I ended my relationship one year ago and I cant get him out of my head. I truly loved him and him me but there were things wrong that I felt I could not handle. He always seemed to be greedy with his money towards me yet over the top with things for his teenage children. We hardly went out and had diffrent tastes in entertainment and holidays. He always had to have been or done more than anyone ie if you had a hole in the head his would be bigger. Yet he was very affectionate and caring looking after me when I was ill. Can anyone change? He said I didnt talk to him about anything that could've been wrong. Thats because I dont like confrontation. I fear its too late now as he never rang me nor me him after we broke up, only once. I think his pride would stop him even wanting to talk about it. I think I have loved him more than my husband of many years and other boyfriends.
hi sogudsam, you have listed his faults, but at the end, put in the "well he was caring for me when I was ill" bit
When a relationship ends, we tend to suddenly remember all the good stuff, and the crap, is magically pushed to the back of our minds!!
You ended the relationship because it was not working, so really I would say, put it in the past.

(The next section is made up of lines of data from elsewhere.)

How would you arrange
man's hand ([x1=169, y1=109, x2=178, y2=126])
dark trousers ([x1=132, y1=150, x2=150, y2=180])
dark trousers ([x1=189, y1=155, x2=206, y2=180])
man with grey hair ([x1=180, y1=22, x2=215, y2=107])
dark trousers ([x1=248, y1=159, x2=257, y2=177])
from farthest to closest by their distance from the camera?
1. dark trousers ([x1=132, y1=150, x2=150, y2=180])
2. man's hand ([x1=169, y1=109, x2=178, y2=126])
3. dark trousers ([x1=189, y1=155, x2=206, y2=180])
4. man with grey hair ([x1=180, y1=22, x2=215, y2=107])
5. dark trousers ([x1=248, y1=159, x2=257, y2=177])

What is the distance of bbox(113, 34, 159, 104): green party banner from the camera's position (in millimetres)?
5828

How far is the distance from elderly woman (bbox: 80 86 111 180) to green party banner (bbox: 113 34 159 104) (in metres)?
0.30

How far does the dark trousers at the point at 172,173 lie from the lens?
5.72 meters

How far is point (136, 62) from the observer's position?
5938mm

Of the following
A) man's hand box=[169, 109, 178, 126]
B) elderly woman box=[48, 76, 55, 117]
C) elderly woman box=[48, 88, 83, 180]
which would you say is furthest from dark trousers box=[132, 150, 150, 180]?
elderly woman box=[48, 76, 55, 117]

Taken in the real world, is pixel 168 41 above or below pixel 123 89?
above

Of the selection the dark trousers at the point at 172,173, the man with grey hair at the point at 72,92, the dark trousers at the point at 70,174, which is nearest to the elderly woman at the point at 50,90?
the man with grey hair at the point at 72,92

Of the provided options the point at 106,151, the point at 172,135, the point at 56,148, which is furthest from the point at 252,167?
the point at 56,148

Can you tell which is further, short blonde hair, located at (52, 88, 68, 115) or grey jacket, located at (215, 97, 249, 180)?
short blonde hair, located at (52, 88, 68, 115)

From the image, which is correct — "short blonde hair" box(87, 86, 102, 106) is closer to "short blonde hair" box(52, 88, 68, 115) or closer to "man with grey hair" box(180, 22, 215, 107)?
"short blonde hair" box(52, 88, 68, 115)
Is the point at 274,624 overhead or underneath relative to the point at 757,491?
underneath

I know its difficult, as I have a struggle doing the same.
In his defence, if you didn't tell him you were unhappy about things, then how would he have know there was a problem. Communication in a relationship is vital, in order to iron out any difficulties and prevent them from arising again.
It sounds to me, maybe he has some insecurities, the fact that he constantly needs to reassure himself that he's better than or has done better than other people and I can understand how meaness with money is a trait you would find annoying.
If you really love each other, then surely it's worth talking things through to see if you can work things out. If you don't feel you can sort it out yourselves, then perhaps relationship counselling may help.
Thank you for your answers. And yes Velvetee I am a Libran, are you. I swing from one line of thought, positive, to another, negative, and never come up with a decision. It is torture. The indecisiveness.